57. When the rains of our desires are over, and the calmness of the mind is restored; when the shuddering coldness of dullness has fled, and when the mud of worldliness is dried up:—
58. When the channel of our thirst is dried up, and the drinking pots are sucked up and emptied; when the forest of the heart is cleared, and its brambles are rooted out, and the frost of false knowledge has disappeared:—
59. It is then that the mist of error vanishes from view, like the shadow of night on the approach of dawn; and the frigidity of dullness is put to flight, like the poison of snake-bite by the potent charm of mantras.
60. Then the rivulets of our desires, do not run down the rock of the body; nor do the peacocks of our fleeting wishes, fly and sport on its top.
61. The sphere of our consciousness becomes as the clear sky; and the luminary of the living soul, shines as brightly over it as the midday sun.
62. The cloud of error is dispelled and succeeded by the light of reason; and the longings of the soul, being purified of their dross, make it shine brilliantly amidst its sphere.
63. Then raptures of serene delight, shoot forth in the soul like blooming blossoms in the open air; and a cool light is shed upon it, like the cooling beams of the autumnal moon.
64. This ecstasy of the soul, unfolds all prosperity before it, and fructifies with abundance the well cultivated ground of the reasoning mind. (Truth is the fruit of holy joy in the reasonable mind).
65. It sheds its clear lustre all over the world, and shows the depths of the hills and forests, and everything on earth in their clearest light. (Heavenly joy unfolds all things to light).
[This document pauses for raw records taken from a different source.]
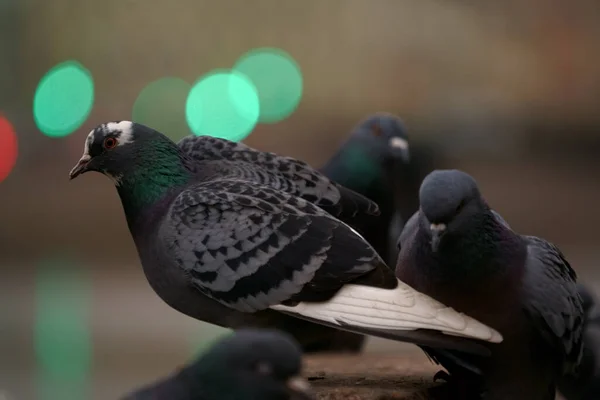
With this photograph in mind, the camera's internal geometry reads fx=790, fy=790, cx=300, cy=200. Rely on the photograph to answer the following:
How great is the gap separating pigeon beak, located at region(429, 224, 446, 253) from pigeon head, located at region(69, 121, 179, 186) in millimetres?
909

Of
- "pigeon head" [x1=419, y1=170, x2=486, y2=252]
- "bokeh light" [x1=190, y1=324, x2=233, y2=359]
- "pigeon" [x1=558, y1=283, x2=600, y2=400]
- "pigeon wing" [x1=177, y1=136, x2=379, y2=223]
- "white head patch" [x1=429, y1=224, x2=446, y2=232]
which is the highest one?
"pigeon head" [x1=419, y1=170, x2=486, y2=252]

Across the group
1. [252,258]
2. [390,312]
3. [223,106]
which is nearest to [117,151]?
[252,258]

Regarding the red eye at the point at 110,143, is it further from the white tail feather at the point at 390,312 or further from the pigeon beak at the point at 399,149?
the pigeon beak at the point at 399,149

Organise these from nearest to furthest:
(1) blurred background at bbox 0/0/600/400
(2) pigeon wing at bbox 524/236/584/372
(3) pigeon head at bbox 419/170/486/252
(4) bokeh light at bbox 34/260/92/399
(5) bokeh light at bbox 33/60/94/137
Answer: (3) pigeon head at bbox 419/170/486/252
(2) pigeon wing at bbox 524/236/584/372
(4) bokeh light at bbox 34/260/92/399
(5) bokeh light at bbox 33/60/94/137
(1) blurred background at bbox 0/0/600/400

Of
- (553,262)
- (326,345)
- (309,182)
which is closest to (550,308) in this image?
(553,262)

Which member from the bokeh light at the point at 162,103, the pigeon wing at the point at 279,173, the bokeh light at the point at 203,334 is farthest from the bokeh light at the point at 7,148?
the pigeon wing at the point at 279,173

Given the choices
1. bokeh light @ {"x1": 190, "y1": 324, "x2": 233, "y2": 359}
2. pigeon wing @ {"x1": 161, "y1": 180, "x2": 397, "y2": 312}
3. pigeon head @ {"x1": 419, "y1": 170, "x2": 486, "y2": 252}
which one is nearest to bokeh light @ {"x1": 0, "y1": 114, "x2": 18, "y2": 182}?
bokeh light @ {"x1": 190, "y1": 324, "x2": 233, "y2": 359}

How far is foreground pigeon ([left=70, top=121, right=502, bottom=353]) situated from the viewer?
228 cm

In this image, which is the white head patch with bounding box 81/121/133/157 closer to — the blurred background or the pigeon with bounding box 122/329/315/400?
the pigeon with bounding box 122/329/315/400

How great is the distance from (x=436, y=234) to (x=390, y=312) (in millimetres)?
260

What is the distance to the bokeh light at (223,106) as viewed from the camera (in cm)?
457

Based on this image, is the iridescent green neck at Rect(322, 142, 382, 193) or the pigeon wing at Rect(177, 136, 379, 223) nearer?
the pigeon wing at Rect(177, 136, 379, 223)

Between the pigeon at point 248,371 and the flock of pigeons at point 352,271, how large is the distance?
0.58 metres

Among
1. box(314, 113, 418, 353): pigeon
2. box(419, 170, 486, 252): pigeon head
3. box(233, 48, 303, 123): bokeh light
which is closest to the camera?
box(419, 170, 486, 252): pigeon head
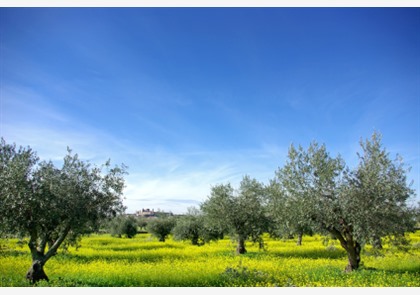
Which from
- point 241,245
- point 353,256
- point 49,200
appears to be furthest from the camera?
point 241,245

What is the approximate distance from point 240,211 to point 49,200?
22316 mm

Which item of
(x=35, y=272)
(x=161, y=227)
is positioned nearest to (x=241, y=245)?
(x=35, y=272)

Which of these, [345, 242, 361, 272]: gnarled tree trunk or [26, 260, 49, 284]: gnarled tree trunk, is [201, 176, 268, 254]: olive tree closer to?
[345, 242, 361, 272]: gnarled tree trunk

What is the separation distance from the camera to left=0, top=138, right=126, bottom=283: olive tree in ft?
54.4

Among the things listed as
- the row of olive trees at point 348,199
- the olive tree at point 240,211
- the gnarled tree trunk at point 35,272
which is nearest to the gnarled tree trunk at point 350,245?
the row of olive trees at point 348,199

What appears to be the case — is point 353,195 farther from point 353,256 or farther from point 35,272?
point 35,272

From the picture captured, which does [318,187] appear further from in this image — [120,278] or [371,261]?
[120,278]

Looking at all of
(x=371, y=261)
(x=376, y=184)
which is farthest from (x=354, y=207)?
(x=371, y=261)

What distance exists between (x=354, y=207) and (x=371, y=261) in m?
8.83

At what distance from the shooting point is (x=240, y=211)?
35.7 metres

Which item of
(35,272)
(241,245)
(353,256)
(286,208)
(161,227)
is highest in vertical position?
(286,208)

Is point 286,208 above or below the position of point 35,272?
above

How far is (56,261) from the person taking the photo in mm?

66. It expands the mind and makes it translucent, and the heart as a clear lake, renders blooming with blossoms of the lotus of satva, and without the dust—rajas of egoism. It is never infested by the swarming passions of pride or tamas.
67. The mind then being purged of its selfishness, turns to universal benevolence and philanthropy; and being quite calm in itself without any desire of its own, it reigns as lord over the city of its body.
68. The man whose investigation has made him acquainted with all things, whose soul is enlightened with truth; whose mind is melted down from his highmindedness; who is calm and quiet in his understanding, and looks at the unpleasant course of the births and deaths of men with pity; he verily lives happily in the realm of his body, without his feverish anxieties about anything.